That word, daughter, echoed in my mind, even as the memory dripped into place and the thought was drowned by smears of shadows and firelight.

Viviane stood at a table, her hands braced on either side of a large book. Her agitation was clear in the rigid line of her spine, the hunch of her shoulders. Her white hair glowed gold in the light of the small fire burning in the hearth.

She hummed softly to herself as she turned the page, but kept her thoughts in. A piercing screech tore through the night-dark chamber, forcing her gaze up to the opening of her window. The line between her brows deepened as she worried her top lip.

It was the cry of the Children of the Night.

"Who is the Goddess's daughter?"

Viviane straightened, taking a moment to compose her expression before she turned to greet the small elfin standing in her doorway.

"Mari," she said gently. "We are all daughters of the Goddess."

But there was a flicker of worry in Viviane's ancient eyes.

"Come, dear one," the High Priestess said, moving to one of the chairs placed before the fire. "Sit with me awhile."

Mari stepped inside the room, pulling the door shut behind her. The firelight adored her leaf-green skin, caressing it as she lifted her small form onto the other seat. Her eyes were eager as she opened the leather-bound book clutched in her hands.

"I found Morgan's diary stored in a chest, in the room beside the Sanctuary," Mari said, still bright with the excitement of her discovery. "In it, she writes of a girl named Creiddylad—the Goddess's true child, born directly of her being, not just her power, as the rest of us are."

Viviane's lips compressed. She took a moment before answering. "Morgan always did love fanciful tales."

Some of Mari's hopefulness dimmed. "Is it not true? If we could find her—her soul reborn—Morgan believes that the child would radiate the Goddess's magic. Her light. Could she not use that purifying light to heal the isle?"

Viviane reached out and gently shut the diary. Her thin fingers wrapped around its spine, and Mari allowed her to take it without a sign of protest.

"Even if this daughter—Creiddylad, did you say? Even if she existed, her soul would reside in the mortal world," Viviane said. "And we cannot lift the barriers."

"Could a soul truly be hidden, as Morgan wrote?" Mari asked. "To such a degree that it would evade the man seeking her?"

The chair creaked as Viviane leaned back. "If the caster of such a spell was powerful enough, yes, but the soul would possess magic difficult to suppress. "

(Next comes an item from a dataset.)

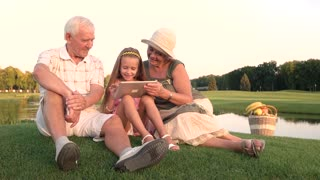 Girl with grandparents holding pc tablet. Granddaughter with grandparents sitting near river with digital tablet. People and modern technology.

"What of Seren's suggestion to find Excalibur?" Mari pressed. "It can still break enchantments, can't it?"

"It is lost to us," Viviane said firmly. "As I told you all, Sir Bedivere confessed that the sword he returned to the lake was not Excalibur—that Arthur gave it to another knight, to continue to protect the mortal world."

"Maybe that knight's—Sir Percival's—descendants still possess it?" Mari suggested.

"Merely finding the sword would not be enough," Viviane said. "You know this."

Mari nodded, all her eagerness deflated.

"Rest, my heart," Viviane said, stroking her head. "We will begin our search again in the morning."

Mari slid off her chair. "May the Goddess bless your dreams."

The older woman smiled. "And yours."

She waited until Mari had shut the door before looking down at the small volume resting in her lap. Running a hand over its weathered cover, she opened it, flipping through the pages, her eyes devouring the sight of Morgan's bold letters.

She snapped the diary shut again, her face twisting with unexpressed feeling. Closing her pale eyes, she lifted the diary and inhaled the scent of it.

Then, rising, she pressed the small book to her chest, to her heart, one last time—and cast it into the hearth's fire.

My eyes snapped open, the world swaying around me as I reoriented myself to the present, to the living world. Caitriona had gone deathly pale beneath her freckles; I understood only a fraction of what she was feeling, how difficult it was to see her loved ones alive in the past, only to wake from it like a dream and find she'd lost them all over again.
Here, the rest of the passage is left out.